The first project is a Power Point presentation plus a paper, so Robert will be giving me a crash course this weekend. It’s a group project on a healthcare career. We’re due to present this project on September thirtieth.

The second project is about current events in healthcare. We have to make a presentation about a published article and field questions. My group is scheduled to present on October seventh.

The third major project is for individuals. It seems to be similar to the first project, only much more personal. Those are due on October seventh as well.

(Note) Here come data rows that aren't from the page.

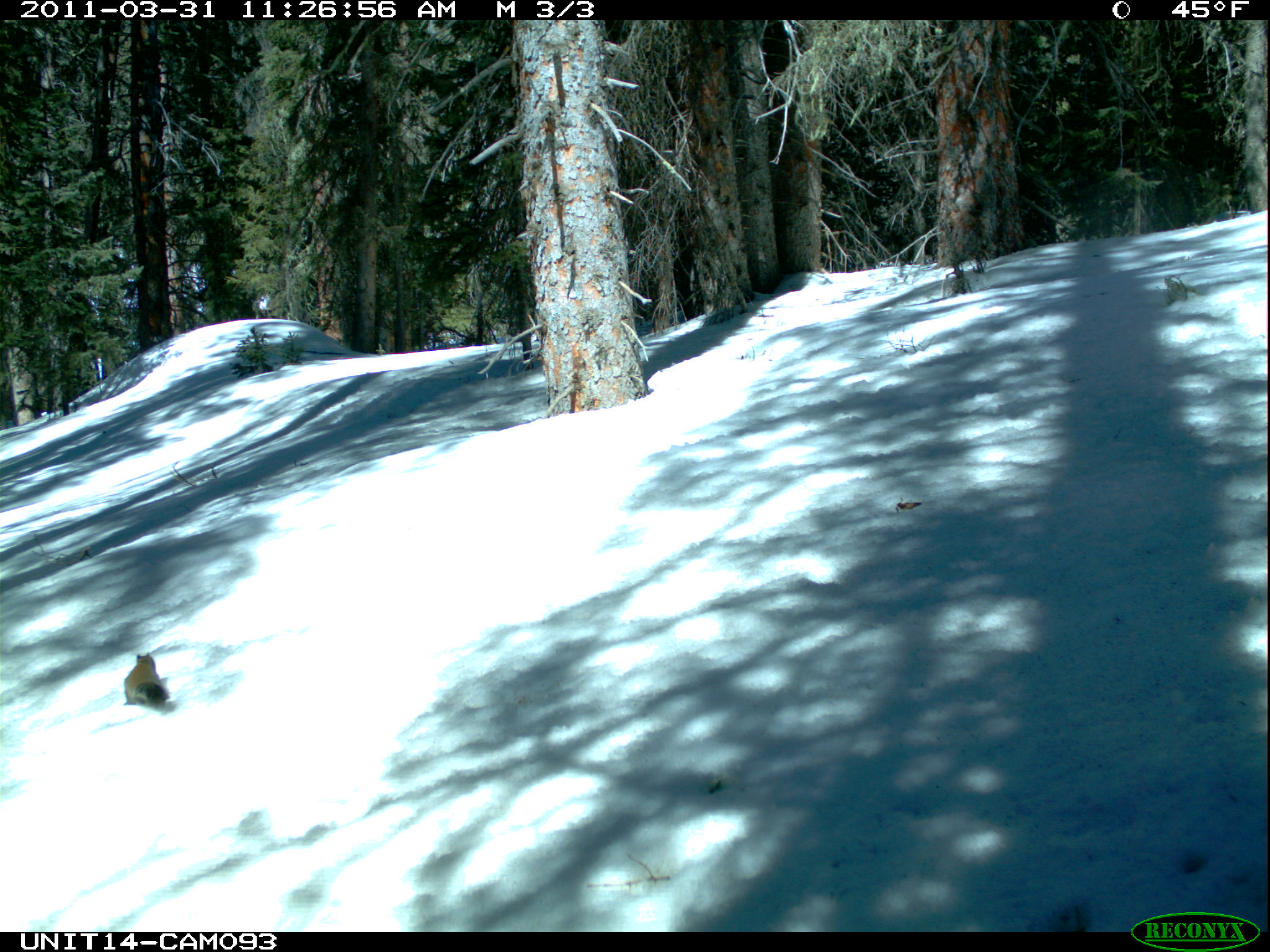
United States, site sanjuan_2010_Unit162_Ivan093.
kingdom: Animalia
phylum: Chordata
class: Mammalia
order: Rodentia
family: Sciuridae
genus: Tamiasciurus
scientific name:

One minor assignment is email-based. It’s a “getting to know you” piece that’s due on Friday. The other minor assignment is a take-home quiz that we’ll get later. Then, of course, there’s everything we’ll be doing in class. I’m definitely going to get my tuition’s worth on this one!

Wednesday 20 August 2008

12:48 a.m.

Robert and I woke up at three thirty on Monday morning, and we left at five. We thought it would take us until six, but we arrived at the airport around five thirty. It felt so odd dropping Robert off and returning home. We haven’t been apart over night since before we were married, and I’ve never been completely alone over night.

I watched Netflix movies on the Watch Instantly section all night Monday. I wound up passing out in bed around four on Tuesday morning. Then on Tuesday, I woke up very late and got nothing done but laundry.

I’m actually about to go to bed (from Tuesday), so hopefully tomorrow (technically today) will see a lot more getting done.